What are your options for converting text to speech?
  • Updated:6 Apr 2004


John Hambley has a collection of cassette tapes that he has recorded throughout the years. They’re all of a single person speaking and include poems, sermons and other talks.

Having converted the cassette tape recordings to PC audio files, John wants to find a speech-to-text program that can convert the audio files to word documents, much like optical character recognition (OCR) software for scanners turns pre-typed documents into usable word processor files.

John would also like to make a copy suitable for listening to while driving. The cassette tapes didn’t sound noisy at home, but burning them to CD produced low-quality tracks that were very difficult to listen to in the car.

Please note: this information was current as of June 2007 but is still a useful guide to today's market.

Speech recognition

One possible solution to John’s challenge is a speech recognition package. These generally come in two forms: speech recognition software, and real-time speech-to-text software. John was happy to make some corrections comparable to the amount necessary with OCR.

Speech recognition software requires training so that the software can recognise your voice and interpret what you're saying accurately. For most programs, this means reading a specific passage of text (say, three pages of Alice in Wonderland) out loud in the voice you want recognised. That way, the software calibrates the words it expects to hear against the speaker’s voice. The problem is that calibration isn’t usually possible for pre-recorded speech.

Additionally, most packages cost more than $100, and John would prefer not to pay that much. Although there’s work on an open-source speech recognition engine, it’s not yet available.

Speech to text

Another technology, real-time speech-to-text, is usually used for a small range of words, and is more suited to computer commands and similar, rather than long passages of speech. Not only that, the cheap and shareware versions of these programs often only recognise American accents, and would have difficulty with the noisiness of John’s recordings.

Transcribe your tapes

Another option is transcription. Many secretarial services also provide transcription, usually priced from $20–40 per hour of audio. While this is an option for small amounts of audio, it can be expensive if you have many hours of recordings.

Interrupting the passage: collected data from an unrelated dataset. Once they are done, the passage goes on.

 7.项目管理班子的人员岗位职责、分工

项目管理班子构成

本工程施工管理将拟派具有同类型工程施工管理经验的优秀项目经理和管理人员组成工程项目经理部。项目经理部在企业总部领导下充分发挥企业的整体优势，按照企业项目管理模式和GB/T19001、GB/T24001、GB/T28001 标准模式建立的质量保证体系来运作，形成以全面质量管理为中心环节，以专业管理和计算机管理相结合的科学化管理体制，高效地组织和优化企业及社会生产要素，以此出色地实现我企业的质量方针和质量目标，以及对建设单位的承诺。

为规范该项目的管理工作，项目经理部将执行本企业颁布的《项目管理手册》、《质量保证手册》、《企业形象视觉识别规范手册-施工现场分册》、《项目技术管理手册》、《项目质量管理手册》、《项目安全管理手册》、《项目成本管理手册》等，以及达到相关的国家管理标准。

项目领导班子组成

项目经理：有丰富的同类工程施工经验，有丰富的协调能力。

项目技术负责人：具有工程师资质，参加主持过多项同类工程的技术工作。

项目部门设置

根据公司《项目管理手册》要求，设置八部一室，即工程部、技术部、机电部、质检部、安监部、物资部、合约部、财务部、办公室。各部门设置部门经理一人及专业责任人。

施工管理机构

Dictation software allows for the functionality of a dictaphone: slowing text down so that it can be more easily transcribed. We found a free program called Express Scribe at

The current best option: clean up the audio

The final option is to clean up the current audio files so that they can be transferred to CD with a sound-quality that's good enough to listen to while driving.

To clean up audio, the sound file must be imported into a sound-editing software package before adjustments can be made. Some sound-editing programs allow you to remove hisses, pops and background noise, or isolate the vocals (often to remove them, so you can make your own karaoke tracks, for example). This requires a bit of fine-tuning, however it’s considerably less hassle than transcribing text or using a speech-to-text software package.

John’s progress

We tried two speech recognition packages using a poem that John sent to us, without success, so we suggested that he try some sound-editing software. We recommended the open-source package, Audacity, and a freeware program, Waverepair. Both these packages feature specialised tools to help clean up audio recordings and are highly recommended on audio enthusiast sites.

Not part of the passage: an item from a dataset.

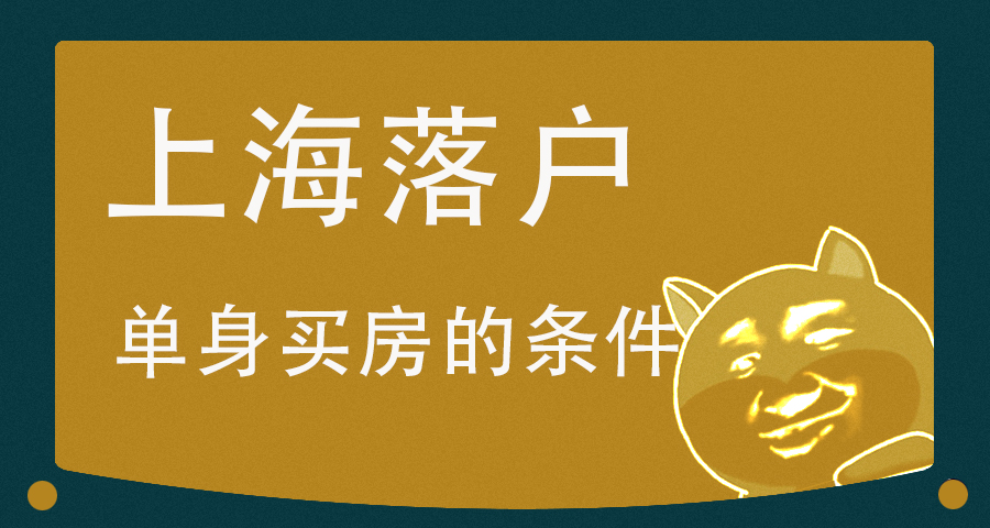 上海落户

单身买房的条件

To remove hiss, John provided the programs with a few minutes of hiss with no signal, so that the software knew what to remove. Then he processed his sound files to remove enough hiss without affecting the audio signal he wanted to keep. Older sound-editing packages that John had tried used a filter spectrum but these were harder to use and much less effective at eliminating hiss.

John has so far tried both sound-editing packages, and has found that they provide a sharper-sounding audio file than his original taped recording. Apart from removing the hiss, the processed audio is more suitable for recording to CD. He hopes that with a little more practise, he’ll be ready to listen to them while driving.